→ DESCRIPTION OF THE TASK
Convert the items from the line containing "What distance separates" through the end of the items into a two-column CSV with the headers text and answer. Give one row per item, put each field in double quotes, and replace any line breaks with spaces.

++++++++++

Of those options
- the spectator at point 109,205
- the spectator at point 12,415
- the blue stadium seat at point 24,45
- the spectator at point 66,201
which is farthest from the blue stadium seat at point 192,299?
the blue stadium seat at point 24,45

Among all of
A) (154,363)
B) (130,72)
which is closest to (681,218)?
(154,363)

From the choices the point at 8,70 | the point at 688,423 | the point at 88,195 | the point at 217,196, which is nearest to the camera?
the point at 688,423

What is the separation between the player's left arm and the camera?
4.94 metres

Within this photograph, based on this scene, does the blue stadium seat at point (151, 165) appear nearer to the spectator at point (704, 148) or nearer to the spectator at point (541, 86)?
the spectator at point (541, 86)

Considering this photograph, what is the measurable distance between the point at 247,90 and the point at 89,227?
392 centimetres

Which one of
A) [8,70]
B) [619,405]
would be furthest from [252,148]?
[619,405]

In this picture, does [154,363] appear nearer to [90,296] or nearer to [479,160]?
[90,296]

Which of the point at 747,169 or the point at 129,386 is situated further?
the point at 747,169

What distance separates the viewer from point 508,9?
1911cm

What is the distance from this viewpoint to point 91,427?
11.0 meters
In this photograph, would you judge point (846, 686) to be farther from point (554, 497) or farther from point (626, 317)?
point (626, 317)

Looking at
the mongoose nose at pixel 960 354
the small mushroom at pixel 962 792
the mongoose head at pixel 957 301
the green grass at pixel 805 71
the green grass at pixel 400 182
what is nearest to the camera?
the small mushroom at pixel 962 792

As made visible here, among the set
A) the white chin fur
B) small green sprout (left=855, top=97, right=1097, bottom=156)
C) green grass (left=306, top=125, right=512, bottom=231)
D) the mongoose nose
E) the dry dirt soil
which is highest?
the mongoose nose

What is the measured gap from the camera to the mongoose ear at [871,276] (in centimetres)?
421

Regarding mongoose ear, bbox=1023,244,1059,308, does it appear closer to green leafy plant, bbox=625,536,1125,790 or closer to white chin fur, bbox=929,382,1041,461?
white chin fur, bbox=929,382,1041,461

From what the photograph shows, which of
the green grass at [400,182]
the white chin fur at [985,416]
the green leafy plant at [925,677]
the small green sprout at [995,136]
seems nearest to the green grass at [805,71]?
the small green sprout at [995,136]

++++++++++

→ EXERCISE RESPONSE
text,answer
"What distance separates the viewer from point 508,9?","1911cm"
"What is the distance from this viewpoint to point 91,427?","11.0 meters"
"In this photograph, would you judge point (846, 686) to be farther from point (554, 497) or farther from point (626, 317)?","point (626, 317)"
"Looking at the mongoose nose at pixel 960 354 the small mushroom at pixel 962 792 the mongoose head at pixel 957 301 the green grass at pixel 805 71 the green grass at pixel 400 182 what is nearest to the camera?","the small mushroom at pixel 962 792"
"As made visible here, among the set A) the white chin fur B) small green sprout (left=855, top=97, right=1097, bottom=156) C) green grass (left=306, top=125, right=512, bottom=231) D) the mongoose nose E) the dry dirt soil which is highest?","the mongoose nose"
"What is the measured gap from the camera to the mongoose ear at [871,276] (in centimetres)?","421"
"Regarding mongoose ear, bbox=1023,244,1059,308, does it appear closer to green leafy plant, bbox=625,536,1125,790 or closer to white chin fur, bbox=929,382,1041,461?","white chin fur, bbox=929,382,1041,461"
"From what the photograph shows, which of the green grass at [400,182] the white chin fur at [985,416] the green leafy plant at [925,677] the small green sprout at [995,136] seems nearest to the green grass at [805,71]?","the small green sprout at [995,136]"